Tuesday, February 05, 2008


  • I figured HRC would take California, but you have to give her props for winning Massachusetts. Obviously, I'm displeased, but I'm not Teddy's biggest fan and I'm intrigued that Massachusetts Dems, of all voters, weren't swayed by the Kennedy mystique. (They weren't swayed by John Kerry or Deval Patrick, either, but that's ultimately less noteworthy.)
  • I think Obama's momentum will propel him to win the nomination. If I'm wrong, though, like I've said before, I'll back Hillary. I've read a bunch of comments on sundry message boards today wherein supporters of both parties have said they'll jump ship if their candidate isn't the pick. Weird that any voter could lose sight of the Supreme Court.

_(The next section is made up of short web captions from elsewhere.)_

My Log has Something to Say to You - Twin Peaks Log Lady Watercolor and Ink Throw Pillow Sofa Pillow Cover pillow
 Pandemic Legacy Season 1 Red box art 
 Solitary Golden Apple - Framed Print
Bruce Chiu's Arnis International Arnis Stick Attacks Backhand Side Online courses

  • My dad grew up under Nazi occupation in Greece and survived the country's subsequent civil war. I have so many family members who grew up without food and shelter, much less the right to vote, so election years always resonate with me. I feel grateful to have been born here and in this era.
  • Read that Mitt Romney has spent nearly forty million of his own cash in this campaign. Can't help but think that, after all this dies down, his kids (and presumptive heirs) are going to be pissed.
  • Cindy McCain's hair tonight was colored and styled exactly like Gwen Stefani's. Unintentional no doubt (rim shot!), but I like that, while her husband is going on about showing that dipshit Rumsfeld a thing or two, she might be channeling her inner rock star.
  • I don't understand women who vote for Huckabee. If a candidate proclaimed, "All darkies should fix me a sammich!" she or he wouldn't garner African-American votes. Yet ladies surround Mike on the dais. Evangelicals of any stripe perplex me.
  • The 2008 campaign seems like it was scripted by Aaron Sorkin on Red Bull. I mean that in a good way.